A IDEIA -SURREALISMO NEGRO – 2 – por Alfredo Margarido

A violenta reacção da população branca de Angola, através dos seus “teóricos” que eram os jornalistas, e a mobilização da imprensa para comentar um acontecimento essencialmente estético, mostram até que ponto a sociedade colonial se sentia comprometida não apenas com a exposição de 1957 como até pelos comentários que ela suscitava. A falta de humour era muita e eloquente. Na exposição foi colocada, atravessada numa porta, uma volumosa corrente de ferro, que havia pertencido a uma locomotiva, a qual foi baptizada como corrente de ar. A instalação, que parecia ter como único objectivo impedir a passagem, criava a princípio perplexidade, e depois irritação, e já que não constava do catálogo, a pergunta fazia-se inevitável: o que é?
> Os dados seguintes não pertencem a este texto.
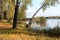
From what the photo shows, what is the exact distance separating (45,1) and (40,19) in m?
9.11

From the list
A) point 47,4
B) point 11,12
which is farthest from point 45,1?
point 11,12

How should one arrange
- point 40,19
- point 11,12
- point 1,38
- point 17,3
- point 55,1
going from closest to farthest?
point 1,38 → point 17,3 → point 55,1 → point 40,19 → point 11,12

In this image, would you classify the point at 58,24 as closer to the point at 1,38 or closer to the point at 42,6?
the point at 42,6

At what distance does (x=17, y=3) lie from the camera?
71.6 feet

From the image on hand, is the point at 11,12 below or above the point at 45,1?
below

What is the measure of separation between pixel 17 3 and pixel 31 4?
5087mm

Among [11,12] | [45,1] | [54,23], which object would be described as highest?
[45,1]

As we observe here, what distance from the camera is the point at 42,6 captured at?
84.8ft

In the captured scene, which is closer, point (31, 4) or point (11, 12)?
point (31, 4)

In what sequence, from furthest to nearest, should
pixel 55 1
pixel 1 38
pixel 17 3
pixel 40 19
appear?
pixel 40 19 → pixel 55 1 → pixel 17 3 → pixel 1 38

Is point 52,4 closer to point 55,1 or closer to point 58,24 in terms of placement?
point 55,1

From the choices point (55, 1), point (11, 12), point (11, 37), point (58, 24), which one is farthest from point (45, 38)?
point (11, 12)

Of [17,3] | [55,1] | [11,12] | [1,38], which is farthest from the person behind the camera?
[11,12]

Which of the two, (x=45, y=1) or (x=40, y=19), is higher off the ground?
(x=45, y=1)
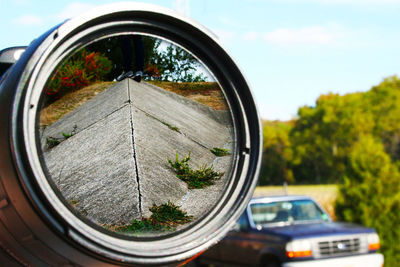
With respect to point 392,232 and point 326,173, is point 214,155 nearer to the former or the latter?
point 392,232

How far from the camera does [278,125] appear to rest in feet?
A: 196

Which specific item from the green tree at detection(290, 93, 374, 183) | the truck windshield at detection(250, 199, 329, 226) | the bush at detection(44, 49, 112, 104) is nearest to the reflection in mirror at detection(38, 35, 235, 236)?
the bush at detection(44, 49, 112, 104)

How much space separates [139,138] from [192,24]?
20 cm

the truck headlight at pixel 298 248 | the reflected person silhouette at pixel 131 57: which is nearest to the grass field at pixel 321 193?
the truck headlight at pixel 298 248

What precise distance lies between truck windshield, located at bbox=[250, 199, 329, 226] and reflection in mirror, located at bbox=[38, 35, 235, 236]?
878 cm

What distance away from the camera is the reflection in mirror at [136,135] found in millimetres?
742

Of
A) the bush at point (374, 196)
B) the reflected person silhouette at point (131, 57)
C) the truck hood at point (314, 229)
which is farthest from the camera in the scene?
the bush at point (374, 196)

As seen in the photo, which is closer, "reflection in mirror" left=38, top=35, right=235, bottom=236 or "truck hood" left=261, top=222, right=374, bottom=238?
"reflection in mirror" left=38, top=35, right=235, bottom=236

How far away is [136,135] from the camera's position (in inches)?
31.5

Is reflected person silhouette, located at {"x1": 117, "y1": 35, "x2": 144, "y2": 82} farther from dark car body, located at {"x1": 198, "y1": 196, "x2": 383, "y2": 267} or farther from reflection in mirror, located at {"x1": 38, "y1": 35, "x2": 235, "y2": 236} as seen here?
dark car body, located at {"x1": 198, "y1": 196, "x2": 383, "y2": 267}

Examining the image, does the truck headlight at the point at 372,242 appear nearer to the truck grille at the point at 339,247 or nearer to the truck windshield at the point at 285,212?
the truck grille at the point at 339,247

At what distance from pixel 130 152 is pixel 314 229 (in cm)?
855

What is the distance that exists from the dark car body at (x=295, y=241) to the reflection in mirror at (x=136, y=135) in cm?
786

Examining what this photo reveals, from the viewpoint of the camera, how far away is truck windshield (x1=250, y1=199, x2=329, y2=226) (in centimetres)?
951
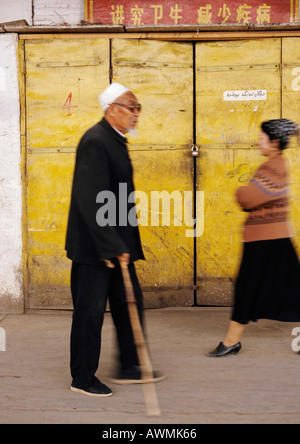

Mais tarde, quando todos sabiam já que a exposição era um conjunto formado pelos objectos mais os seus símbolos, juntava-se: o que quer dizer? A resposta – nem fria nem provocatória – era a seguinte: não se vê mesmo que se trata duma corrente de ar? A deslocação daquele objecto pesado e reconhecível para um novo lugar, onde, permanecendo reconhecível, ganhava uma nova e inesperada categoria, irritava em alto grau os colonos de Luanda. Foram muito poucos os que responderam com um sorriso de cumplicidade; a maior parte protestou contra aquela mentira da inteligência destemida e exorbitante dos surrealistas.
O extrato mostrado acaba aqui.